* [What is being asked]
From the text about the film Deafula, set down word for word the passage that opens with "Deafula is a" and closes with "film ever made.".

* [Text provided]

******************************

- Directed by: Peter Wechsberg
- Written by: Peter Wolf
- Produced by: Gary R. Holstrom
- Starring: Peter Wolf Lee Darel Dudley Hemstreet Gary R. Holstrom
- Cinematography: J. Wilder Mincey
- Release dates: January 16, 1975 (Portland); July 25, 1975 (Los Angeles);
- Running time: 95 minutes
- Country: United States
- Language: American Sign Language (dubbed in English)

= Deafula =

1975 American horror film by Peter Wolf

Deafula is a 1975 American horror film utilizing American Sign Language. A voice over was provided for those who do not understand sign language. The film starred Peter Wechsberg, who also serves as director and writer, under the pseudonym Peter Wolf. It was the first American Sign Language feature film ever made.

==Premise==
The film tells the story of a young man who cannot control his urge to kill people for their blood, and the police investigation searching for the murderer.

******************************

* [Material provided]
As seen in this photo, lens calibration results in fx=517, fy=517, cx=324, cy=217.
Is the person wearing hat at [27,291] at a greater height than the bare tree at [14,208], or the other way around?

******************************

* [Correct output]
Deafula is a 1975 American horror film utilizing American Sign Language. A voice over was provided for those who do not understand sign language. The film starred Peter Wechsberg, who also serves as director and writer, under the pseudonym Peter Wolf. It was the first American Sign Language feature film ever made.